Tierney insists that policy-makers don’t rely only on hard-and-fast thresholds to determine whether a new drug is too expensive relative to the benefits it provides. Still, many in the field regard $50,000 as the unofficial line separating overly pricey from affordable treatments. But, as Dr. Krahn observes, “No one knows what threshold we should be using. It’s a question of how we value some standard unit of health.”
With very expensive cancer drugs coming onto the market all the time, can Canada’s ailing health care infrastructure continue to bankroll these therapies without forcing financial sacrifices on other parts of society?
Most observers say the answer is political, but policy-makers still need to be able to tally up the actual costs and benefits. As Dr. Krahn puts it, cost-effectiveness evaluations are “a very powerful way of supporting decision-making.” Yet a pair of McMaster University health policy experts published a study in the Canadian Medical Association Journal in 2003 that cast doubt on whether cost-effectiveness analysis serves to contain overall drug expenditures. Arguing that the use of such evaluations is “a prescription for increased expenditures,” Amiram Gafni and Stephen Birch noted that the addition of a costly new drug to the provincial drug plan tends not to accompany cost reductions elsewhere in the system. As Dr. Laupacis points out, “Most drugs don’t replace older drugs; they expand the market.” In other words, as a greater number of drugs are approved, more drugs are being prescribed – and that means higher overall costs.

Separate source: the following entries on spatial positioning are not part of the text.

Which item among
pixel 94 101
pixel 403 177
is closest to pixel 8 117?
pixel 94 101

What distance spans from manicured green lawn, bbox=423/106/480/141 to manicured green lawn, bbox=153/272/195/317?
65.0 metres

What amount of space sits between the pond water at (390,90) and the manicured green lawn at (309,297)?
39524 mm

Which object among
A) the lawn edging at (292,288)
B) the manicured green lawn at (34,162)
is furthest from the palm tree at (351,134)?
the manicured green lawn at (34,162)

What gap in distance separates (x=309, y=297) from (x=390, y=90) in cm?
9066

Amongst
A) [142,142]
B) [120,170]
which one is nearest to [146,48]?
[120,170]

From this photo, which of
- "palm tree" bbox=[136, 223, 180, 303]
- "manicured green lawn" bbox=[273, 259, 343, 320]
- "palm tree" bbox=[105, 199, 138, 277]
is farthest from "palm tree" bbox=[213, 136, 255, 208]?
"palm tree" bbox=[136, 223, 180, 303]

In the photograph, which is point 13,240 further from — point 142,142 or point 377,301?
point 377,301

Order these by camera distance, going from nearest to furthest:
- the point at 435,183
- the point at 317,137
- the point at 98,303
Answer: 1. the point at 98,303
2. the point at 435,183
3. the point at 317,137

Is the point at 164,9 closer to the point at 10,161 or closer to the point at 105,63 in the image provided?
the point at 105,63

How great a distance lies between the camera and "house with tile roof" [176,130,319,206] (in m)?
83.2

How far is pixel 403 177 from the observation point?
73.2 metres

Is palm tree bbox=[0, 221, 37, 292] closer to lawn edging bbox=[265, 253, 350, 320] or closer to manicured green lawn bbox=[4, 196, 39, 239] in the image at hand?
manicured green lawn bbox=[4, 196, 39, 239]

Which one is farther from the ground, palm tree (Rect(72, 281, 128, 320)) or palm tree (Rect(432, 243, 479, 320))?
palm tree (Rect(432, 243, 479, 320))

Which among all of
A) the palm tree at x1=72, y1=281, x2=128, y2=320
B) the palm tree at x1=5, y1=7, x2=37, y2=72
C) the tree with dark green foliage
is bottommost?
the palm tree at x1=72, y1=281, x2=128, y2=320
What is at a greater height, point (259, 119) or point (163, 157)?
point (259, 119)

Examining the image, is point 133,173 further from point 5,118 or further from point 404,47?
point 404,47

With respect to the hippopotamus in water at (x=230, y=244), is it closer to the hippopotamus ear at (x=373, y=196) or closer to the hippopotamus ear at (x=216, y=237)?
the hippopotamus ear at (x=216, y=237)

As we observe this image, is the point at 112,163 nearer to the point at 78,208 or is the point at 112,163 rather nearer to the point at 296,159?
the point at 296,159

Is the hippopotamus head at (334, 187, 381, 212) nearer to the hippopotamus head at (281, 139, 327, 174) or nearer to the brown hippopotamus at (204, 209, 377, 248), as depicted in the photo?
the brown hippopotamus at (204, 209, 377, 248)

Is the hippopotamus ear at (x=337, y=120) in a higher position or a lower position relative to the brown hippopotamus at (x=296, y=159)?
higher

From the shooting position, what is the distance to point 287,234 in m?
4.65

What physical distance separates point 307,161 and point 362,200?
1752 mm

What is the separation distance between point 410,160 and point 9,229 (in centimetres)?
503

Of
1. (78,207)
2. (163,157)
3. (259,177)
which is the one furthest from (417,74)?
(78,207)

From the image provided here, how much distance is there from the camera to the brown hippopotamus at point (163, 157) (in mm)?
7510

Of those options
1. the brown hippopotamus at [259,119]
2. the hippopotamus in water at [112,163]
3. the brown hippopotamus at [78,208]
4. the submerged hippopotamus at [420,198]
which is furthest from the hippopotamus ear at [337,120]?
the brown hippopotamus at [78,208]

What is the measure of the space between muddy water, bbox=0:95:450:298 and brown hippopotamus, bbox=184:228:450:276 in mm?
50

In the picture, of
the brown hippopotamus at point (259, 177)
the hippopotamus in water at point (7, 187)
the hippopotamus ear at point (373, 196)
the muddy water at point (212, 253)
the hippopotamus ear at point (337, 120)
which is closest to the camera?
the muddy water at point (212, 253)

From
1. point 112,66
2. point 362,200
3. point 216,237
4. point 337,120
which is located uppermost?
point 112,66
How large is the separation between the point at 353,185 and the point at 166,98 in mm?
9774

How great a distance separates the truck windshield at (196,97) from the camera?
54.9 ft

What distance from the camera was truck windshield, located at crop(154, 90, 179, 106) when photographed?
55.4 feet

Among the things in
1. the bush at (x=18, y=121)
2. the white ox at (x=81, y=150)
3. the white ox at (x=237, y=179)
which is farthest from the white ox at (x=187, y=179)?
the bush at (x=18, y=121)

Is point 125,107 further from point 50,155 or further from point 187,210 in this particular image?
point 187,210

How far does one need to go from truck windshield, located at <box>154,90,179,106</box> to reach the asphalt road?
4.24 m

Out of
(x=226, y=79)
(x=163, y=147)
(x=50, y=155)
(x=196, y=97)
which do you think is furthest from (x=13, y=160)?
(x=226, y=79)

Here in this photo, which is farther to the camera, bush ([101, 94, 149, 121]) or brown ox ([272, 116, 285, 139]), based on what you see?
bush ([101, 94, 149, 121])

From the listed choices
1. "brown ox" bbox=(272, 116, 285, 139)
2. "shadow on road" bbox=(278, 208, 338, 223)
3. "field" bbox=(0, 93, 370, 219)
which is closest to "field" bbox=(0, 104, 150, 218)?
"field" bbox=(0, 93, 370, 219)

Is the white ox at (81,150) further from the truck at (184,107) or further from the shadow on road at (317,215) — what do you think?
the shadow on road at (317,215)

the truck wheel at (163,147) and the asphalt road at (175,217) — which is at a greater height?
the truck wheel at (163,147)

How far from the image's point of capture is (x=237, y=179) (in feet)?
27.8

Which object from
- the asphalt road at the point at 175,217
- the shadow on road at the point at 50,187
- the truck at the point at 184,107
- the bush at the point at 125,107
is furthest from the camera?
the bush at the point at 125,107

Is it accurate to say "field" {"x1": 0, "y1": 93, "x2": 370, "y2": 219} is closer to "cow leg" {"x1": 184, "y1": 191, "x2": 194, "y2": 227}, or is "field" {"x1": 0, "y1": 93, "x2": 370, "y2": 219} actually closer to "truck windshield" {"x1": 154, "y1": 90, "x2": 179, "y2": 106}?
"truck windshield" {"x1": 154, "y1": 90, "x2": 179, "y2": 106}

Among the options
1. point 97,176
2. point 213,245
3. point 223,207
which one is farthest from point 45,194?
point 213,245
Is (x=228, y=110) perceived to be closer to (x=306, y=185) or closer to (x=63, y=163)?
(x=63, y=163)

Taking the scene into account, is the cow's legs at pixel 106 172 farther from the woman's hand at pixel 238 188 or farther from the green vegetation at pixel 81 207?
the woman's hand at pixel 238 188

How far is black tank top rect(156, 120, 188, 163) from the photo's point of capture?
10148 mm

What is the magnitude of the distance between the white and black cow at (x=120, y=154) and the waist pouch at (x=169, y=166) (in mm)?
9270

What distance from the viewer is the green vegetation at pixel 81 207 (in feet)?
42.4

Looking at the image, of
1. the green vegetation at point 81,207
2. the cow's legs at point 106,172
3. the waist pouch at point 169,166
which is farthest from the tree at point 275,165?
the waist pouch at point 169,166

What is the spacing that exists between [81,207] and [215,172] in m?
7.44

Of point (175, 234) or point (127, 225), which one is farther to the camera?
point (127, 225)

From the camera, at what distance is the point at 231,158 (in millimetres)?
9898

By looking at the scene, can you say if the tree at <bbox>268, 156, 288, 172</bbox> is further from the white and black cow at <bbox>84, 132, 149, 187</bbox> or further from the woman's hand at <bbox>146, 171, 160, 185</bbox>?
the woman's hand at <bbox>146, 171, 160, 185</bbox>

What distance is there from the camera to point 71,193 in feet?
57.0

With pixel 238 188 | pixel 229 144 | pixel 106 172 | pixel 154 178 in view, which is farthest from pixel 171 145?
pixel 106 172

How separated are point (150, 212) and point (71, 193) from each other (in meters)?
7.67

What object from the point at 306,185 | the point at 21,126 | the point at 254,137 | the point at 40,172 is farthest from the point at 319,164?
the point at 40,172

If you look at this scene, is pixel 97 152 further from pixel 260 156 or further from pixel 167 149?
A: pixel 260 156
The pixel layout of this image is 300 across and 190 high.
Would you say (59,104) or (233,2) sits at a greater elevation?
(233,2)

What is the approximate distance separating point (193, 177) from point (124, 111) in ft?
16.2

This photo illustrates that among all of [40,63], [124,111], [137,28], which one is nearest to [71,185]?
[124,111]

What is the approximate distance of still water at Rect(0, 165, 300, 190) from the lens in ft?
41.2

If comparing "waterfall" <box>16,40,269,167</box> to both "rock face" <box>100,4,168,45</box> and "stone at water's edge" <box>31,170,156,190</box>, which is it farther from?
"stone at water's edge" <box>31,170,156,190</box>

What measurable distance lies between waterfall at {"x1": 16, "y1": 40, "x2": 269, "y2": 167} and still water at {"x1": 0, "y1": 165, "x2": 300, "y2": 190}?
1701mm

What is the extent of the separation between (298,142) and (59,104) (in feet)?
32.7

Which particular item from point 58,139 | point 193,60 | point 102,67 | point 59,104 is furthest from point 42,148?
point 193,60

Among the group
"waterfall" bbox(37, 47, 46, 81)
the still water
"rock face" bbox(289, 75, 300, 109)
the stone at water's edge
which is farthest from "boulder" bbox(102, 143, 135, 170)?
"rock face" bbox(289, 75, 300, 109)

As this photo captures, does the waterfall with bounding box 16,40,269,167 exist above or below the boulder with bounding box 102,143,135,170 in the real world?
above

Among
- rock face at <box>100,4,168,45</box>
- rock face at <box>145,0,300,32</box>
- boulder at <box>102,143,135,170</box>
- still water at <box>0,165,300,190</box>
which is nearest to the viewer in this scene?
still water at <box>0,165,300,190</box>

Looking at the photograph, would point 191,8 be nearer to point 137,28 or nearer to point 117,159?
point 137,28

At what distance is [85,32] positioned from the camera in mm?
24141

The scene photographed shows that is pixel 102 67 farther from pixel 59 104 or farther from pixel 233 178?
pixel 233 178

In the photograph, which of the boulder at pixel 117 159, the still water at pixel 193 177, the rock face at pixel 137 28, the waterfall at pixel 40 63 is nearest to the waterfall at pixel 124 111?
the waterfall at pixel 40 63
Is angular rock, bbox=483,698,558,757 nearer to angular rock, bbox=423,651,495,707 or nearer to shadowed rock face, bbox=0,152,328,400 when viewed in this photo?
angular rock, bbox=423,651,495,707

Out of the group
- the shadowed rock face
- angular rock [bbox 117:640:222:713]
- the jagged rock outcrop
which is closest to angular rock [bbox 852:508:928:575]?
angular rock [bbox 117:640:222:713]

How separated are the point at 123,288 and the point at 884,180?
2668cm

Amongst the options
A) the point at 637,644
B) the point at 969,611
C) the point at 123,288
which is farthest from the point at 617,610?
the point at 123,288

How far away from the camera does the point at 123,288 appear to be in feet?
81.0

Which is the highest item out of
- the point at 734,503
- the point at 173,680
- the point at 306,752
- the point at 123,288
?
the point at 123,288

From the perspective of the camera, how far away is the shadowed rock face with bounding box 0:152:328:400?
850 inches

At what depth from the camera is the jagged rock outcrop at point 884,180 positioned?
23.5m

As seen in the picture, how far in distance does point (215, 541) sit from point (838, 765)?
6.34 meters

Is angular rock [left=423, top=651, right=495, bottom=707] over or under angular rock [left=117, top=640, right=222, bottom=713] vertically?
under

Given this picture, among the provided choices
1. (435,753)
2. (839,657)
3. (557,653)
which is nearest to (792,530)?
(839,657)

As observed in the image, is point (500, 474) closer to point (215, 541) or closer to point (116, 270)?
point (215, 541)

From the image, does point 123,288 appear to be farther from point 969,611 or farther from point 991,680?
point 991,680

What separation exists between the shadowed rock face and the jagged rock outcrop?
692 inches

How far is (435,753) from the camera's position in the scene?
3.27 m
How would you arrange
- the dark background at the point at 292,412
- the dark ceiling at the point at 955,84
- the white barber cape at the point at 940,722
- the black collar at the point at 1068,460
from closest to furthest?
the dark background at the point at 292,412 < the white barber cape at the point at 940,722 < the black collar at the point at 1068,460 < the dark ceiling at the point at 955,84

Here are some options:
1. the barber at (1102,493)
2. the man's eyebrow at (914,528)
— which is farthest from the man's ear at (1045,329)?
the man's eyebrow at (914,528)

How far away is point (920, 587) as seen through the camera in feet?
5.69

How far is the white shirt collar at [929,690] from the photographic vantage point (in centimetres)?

“What you fund is not a purely technical question,” says Dr. Peter Singer, the director of U of T’s Joint Centre for Bioethics and the Sun Life Financial Chair in Bioethics. Drug approvals must involve what he calls the “three Es” – evidence, economics and ethics. In his view, a cost-effectiveness assessment is necessary but insufficient. “The fundamental question is how much benefit a particular drug should have, and at what cost, before 13 million Ontarians are willing to pay for it,” he says. “There’s no straightforward answer.”
John Lorinc (BSc 1987) is a Toronto writer. His book The New City was just published.